─── Excerpted passage ───
It’s been two years since I started playing the horn again and one year since I started this blog. I’ve definitely improved and I’ve been thinking about all the things that I’ve changed or worked on and what has been the most help and the least help. I’ll start with equipment which, when I started playing, I was convinced would make a big difference in how well I played. I know now that equipment has much less impact compared to perseverance and practice.
I started playing again using my old Yamaha 668. It was pretty clear quite early on that it wasn’t the best horn for me to be learning on. I had lots of trouble pushing air through it. I went on a search for a new horn and bought a Hoyer 6801 PMAL. This horn was easier for me to play and I really liked it but it had a manufacturing problem that made it play sharp. It took about six months but Hoyer finally provided a new tuning slide which solved the problem. However, by the time I got the new slide I was emotionally done with the horn. I bought a Dieter Otto 180K in gold brass and I love it.
Of course I have two years of playing under my belt now so how much is me just playing better and how much the actual horn contributes is unknown. I still have (unfortunately) both the Yamaha and the Hoyer so I could give them a try and see if I play them better than I used to.
I started with the Yamaha mouthpiece that came with the Yamaha horn. Then I found my old Bach mouthpiece and I used that for a while. At my teacher’s recommendation I switched to a Farkas MC and then I went to a Moosewood B12. Each one these changes convinced me that the mouthpiece I was trying out was “the one” for about two weeks. Then inevitably I would deteriorate to playing worse than I was with the previous mouthpiece I was using. When I bought my Otto horn I switched to a Laskey mouthpiece because I had heard that a geyer wrap horn played better with a bowl shaped mouthpiece. This mouthpiece was a disaster and probably the worst mouthpiece switch I’ve made. After the Laskey I went back to my Moosewood B12 and about 6 weeks ago I switched to a Moosewood annealed Megamoose AW11. With this mouthpiece I was missing a lot fewer notes and everything seemed to be easier however it makes the horn sound too bright. A few days ago I switched again to a Moosewood C8. This mouthpiece seems to have the same ease of playing characteristics as the AW11 but with a much nicer, darker sound. I haven’t changed rims, just the shank and I when I keep the same rim I don’t seem to run into the mouthpiece crash problem.
─── Data shown ───
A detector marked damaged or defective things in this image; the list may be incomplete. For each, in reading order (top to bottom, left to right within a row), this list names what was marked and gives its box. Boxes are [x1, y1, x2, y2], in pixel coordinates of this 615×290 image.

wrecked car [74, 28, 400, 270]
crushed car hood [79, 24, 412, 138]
───
* Tasks and exercises
[A] Please list every mouthpiece the horn blog post says the writer played on.
[B] Duplicate the horn blog post word for word from "It’s been two" to "perseverance and practice.".
The listing comes from a separate source, unrelated to the horn blog post.

* Exercise results
[A]
- The Yamaha mouthpiece that came with the Yamaha horn
- Bach
- Farkas MC
- Moosewood B12
- Laskey
- Moosewood annealed Megamoose AW11
- Moosewood C8

[B]
It’s been two years since I started playing the horn again and one year since I started this blog. I’ve definitely improved and I’ve been thinking about all the things that I’ve changed or worked on and what has been the most help and the least help. I’ll start with equipment which, when I started playing, I was convinced would make a big difference in how well I played. I know now that equipment has much less impact compared to perseverance and practice.